接著下來的兩天,何展英早晨在鎮裏隨著傅儀富上青雲山直到下午傍晚時分回來。


    浪費了一身白衣後,何展英有經驗地翻出他來程郭府之前的那大衣服穿上身上,時而跟著工頭指點工人做什麽,時而跟著他們下地勞幹,那纖長淺白色的手兩天功夫就磨破了不少地方,


    他就像個普通農家的少年一樣,跟辛苦做工的遊民村民打鬧在一起,那些人對其有慈祥的有妒忌的也有惡言相向的。


    在跟那些工頭與村民交流談話中,他覺得自己實在太狹隘了,自己悲慘的人生在他們的眼裏真的不算什麽。


    有在流浪中痛失家人的,也有被同伴搶殺的,也有過來的途中家人喪命的,但害怕戰爭的那恐懼是一成不變的。


    對於他們來說,妻女失貞沒什麽大不了事的,留著一條命尚在人間便可,這比流亡到其他省份,餓得吃女人跟小孩強多了不是。


    第三天的今晚,與傅儀富回去的路上,他靦腆著臉感謝他這幾天的照顧,他從中受益頗多。


    傅儀富心裏頭也籲了一口氣,終於這手無縛雞之力的少爺肯打道回府,不用天天叫人留意顧他的安全。


    當天晚飯過後,他換回一身樸素的書生裝敲響了程郭氏夫妻兩人的房門。


    剛給三個點把完尿包好尿片要求婆娘給他做點事的程景浩,大呼殺風景,罵罵咧咧黑著臉給他打開門。


    何展英看著被滿頭滿臉被針紮到像隻刺蝟的光頭給嚇了一跳,傻傻地問道:“我,我是不是來得不正是時候。
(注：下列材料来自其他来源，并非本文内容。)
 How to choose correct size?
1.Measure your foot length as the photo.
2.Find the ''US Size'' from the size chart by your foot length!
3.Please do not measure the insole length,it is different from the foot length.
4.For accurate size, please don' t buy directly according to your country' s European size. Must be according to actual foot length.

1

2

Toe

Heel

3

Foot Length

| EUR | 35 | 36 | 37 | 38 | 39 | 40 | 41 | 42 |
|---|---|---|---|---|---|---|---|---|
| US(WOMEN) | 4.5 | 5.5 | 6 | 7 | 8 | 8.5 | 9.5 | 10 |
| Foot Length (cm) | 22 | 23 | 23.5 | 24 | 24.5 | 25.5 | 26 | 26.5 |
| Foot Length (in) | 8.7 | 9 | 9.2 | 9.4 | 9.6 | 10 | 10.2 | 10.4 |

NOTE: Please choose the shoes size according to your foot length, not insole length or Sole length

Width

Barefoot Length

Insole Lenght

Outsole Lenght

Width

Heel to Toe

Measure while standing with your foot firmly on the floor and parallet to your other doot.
”


    程景浩沒好氣地翻了個白眼,剛扯開嘴說什麽,一扯臉皮那些針口就如蟻咬般刺痛。


    痛!忘了不能說話!


    當下繼續板著那個黑臉,把房門打開,自個兒轉身進去。


    何展英在房門口猶豫了一會兒,才紅著臉不知所措地走進去。


    房裏被屏風隔著的三個小床子,一點正扯著蚊紗帳玩,三點兩手扯著自己的兩個小腳丫正做著高難度動作,而二點正正規規地趴躺著暈暈欲睡。


    何展英走過時,一點三點放下手裏忙活的東西,衝著他“咦咦呀呀”地叫。


    他連忙用食指抵住嘴巴讓他們安靜快點睡覺,沒想成這兩個家夥越理他們越興奮,連帶二點也被吵醒翻了個身瞪大雙眼望著他,也伸出像蓮藕般一節一節的雙手,笑著叫他抱他。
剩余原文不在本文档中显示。